穴の中からはインフェルノ・ゴッド・カリバーン様と盗賊たちがぎゃあぎゃあ騒ぐ声が聞こえる。するとスピカは穴を覗き込み――
「うるさいからトドメ。
無慈悲にスピカがつぶやくと、破壊光線の雨が大穴に吸い込まれて行く。破壊の雨がやんだ頃には、大穴の中では物音ひとつしなくなっていた。
「……ふわぁ、スピカは疲れたから寝るねー」
そう言って気まぐれ少女は馬車の中に戻っていた。
茂みの中で様子を見ていた盗賊たちは腰を抜かし、すっかり戦意を失っていた。
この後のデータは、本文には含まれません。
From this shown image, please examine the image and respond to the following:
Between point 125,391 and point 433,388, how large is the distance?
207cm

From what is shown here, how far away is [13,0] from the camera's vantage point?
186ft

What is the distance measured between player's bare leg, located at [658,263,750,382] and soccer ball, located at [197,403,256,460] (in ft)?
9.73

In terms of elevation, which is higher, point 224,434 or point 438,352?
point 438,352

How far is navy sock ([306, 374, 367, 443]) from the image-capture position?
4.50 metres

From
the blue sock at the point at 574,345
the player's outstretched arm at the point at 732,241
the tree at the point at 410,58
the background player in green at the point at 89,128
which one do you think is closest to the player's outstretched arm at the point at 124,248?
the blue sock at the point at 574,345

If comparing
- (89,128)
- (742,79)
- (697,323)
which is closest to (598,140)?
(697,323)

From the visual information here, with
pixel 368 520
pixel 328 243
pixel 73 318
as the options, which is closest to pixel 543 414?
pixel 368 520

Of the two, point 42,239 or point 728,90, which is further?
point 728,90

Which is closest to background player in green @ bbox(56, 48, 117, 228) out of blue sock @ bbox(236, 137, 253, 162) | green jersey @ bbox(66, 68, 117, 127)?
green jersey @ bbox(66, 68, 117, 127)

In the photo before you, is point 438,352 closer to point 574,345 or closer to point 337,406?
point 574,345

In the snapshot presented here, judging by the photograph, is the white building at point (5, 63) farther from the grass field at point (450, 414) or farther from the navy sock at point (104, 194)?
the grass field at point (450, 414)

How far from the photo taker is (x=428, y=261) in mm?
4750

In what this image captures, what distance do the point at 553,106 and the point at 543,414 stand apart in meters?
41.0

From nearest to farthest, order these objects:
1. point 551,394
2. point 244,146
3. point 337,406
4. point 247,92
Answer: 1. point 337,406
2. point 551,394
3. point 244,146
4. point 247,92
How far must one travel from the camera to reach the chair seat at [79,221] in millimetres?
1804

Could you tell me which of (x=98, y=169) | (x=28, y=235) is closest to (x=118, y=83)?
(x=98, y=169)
これは一気に盗賊団を片付けるチャンスだ。
「はーい、それじゃあみなさん! いまから手首を縛りますので、順番に並んでくださーい。痛い目に遭うのがイヤな人は逃げないでくださいねー?」
私が盗賊たちに呼びかけると、馬車から降りていたレファーナが極光のリングで空に威嚇射撃。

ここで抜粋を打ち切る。